If this statement was in fact a genuine alteration of NIAC’s
policy, nothing would have been more satisfying than to witness the evaporation
of one of the main pillars of support for the Islamic Regime. Unfortunately, this is not the case. Being
exposed and on the run, NIAC has discovered that to remain an active promoter
of IRI, a little lip service to human rights doesn’t hurt. After all, there is
a Persian proverb to this effect that: “Human Rights is a chicken served in
both funeral and wedding.” Khomeini, the founder of the system of terror in Iran, hardly missed the reference to human
rights in Iran
in numerous speeches made before the Islamic Revolution.
NIAC’s new position is not genuine and remains nothing more
than an empty gesture made for the sake of “record.” It is not a coincidence
that this article has only been published in an online Iranian site (IPS)

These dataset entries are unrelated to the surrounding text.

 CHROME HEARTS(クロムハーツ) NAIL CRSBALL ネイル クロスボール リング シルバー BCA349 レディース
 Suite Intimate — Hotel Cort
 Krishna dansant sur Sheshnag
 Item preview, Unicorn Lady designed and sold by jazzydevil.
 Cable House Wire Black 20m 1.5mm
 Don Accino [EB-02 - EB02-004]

and was never posted on NIAC’s website.
Human rights violations in Iran are not an arbitrary action of
this or that faction or something practiced by hardliners. It is the law of the
land. Article 4 of IRI’s constitution makes every single article contingent
upon observation of the Islamic laws:
“All civil, penal financial, economic, administrative,
cultural, military, political, and other laws and regulations must be based on
Islamic criteria. This principle applies absolutely and generally to all
articles of the Constitution as well as to all other laws and regulations, and
the fuqaha' of the Guardian Council are judges in this matter.”

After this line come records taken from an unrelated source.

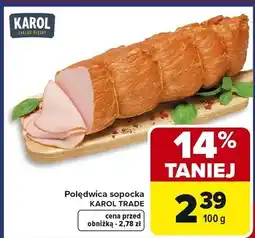 Carrefour Polędwica sopocka oferta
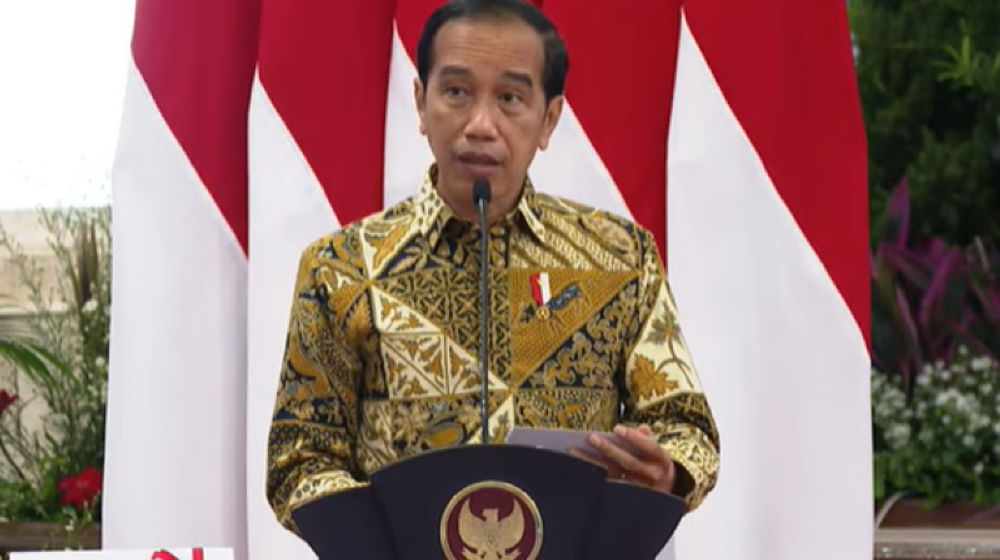 Jokowi Serahkan DIPA dan TKDD Tahun 2022 Senilai Rp769,6 Triliun.jpg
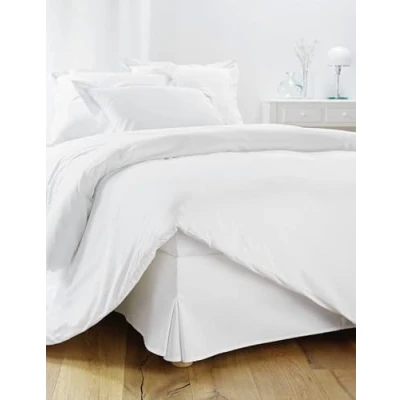 Afbeelding van Lattenbodem, 180 x 200 cm, wit 4 volants van 30 voor bed met lattenbodem bedrok gemaakt in Europa, overtrek cm stuks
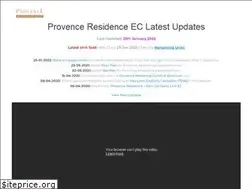 Sites similar to theprovenceresidence.com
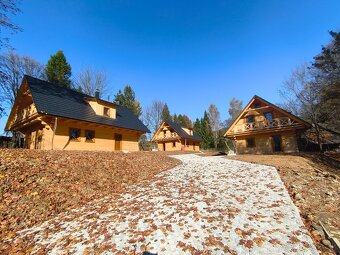 Rekreačná chata novostavba s IS Stará Bystrica - 5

In sharia’s law that is amended to the constitution,
torture, stoning, and body mutilation are considered lawful acts of correcting
the sinners. There is no reform possible in this system. You touch it and it
collapses. That was why during the presidency of Khatami, NIAC’s darling, and during
the era of “reforms,” the number of individuals being stoned was at its
highest. Neither he nor any other so called reformer dared to condemn this
ultimate form of an inhumane act.
Mr. Parsi is well aware of these facts, which explains why his
reference to human rights is a deceitful act aimed to further cover up his true
intentions. His goal is to put human rights on a table to make the digestion of
a terrorizing system possible. MEHR has been advocating for inclusion of the
human rights observation as a precondition for any negotiation with the Islamic
Regime. This precondition is not warranted by lecturing the notorious regime or
by issuing statements and reports on human rights violations. These gestures
have been made by the U.S and Europeans repeatedly in so many years. Each year,
State Department and EU States as well as all human rights organizations and UN
publish reports in condemnation of the Iran for human rights violations. Yet,
at the very same time, lucrative deals have been made with the very same regime
with no conditions whatsoever.
If one truly cares for human rights, it would be made a
precondition for any negotiation, and the release of all political prisoners
would be a first step. Mr. Parsi cannot afford taking such a position because
he knows that the IRI would never accept these conditions and friendly
relations with the Mullahs would become history. For him, human rights are only
good as a decoration of negotiations that would compromise and betray the
Iranian struggle for a secular democracy.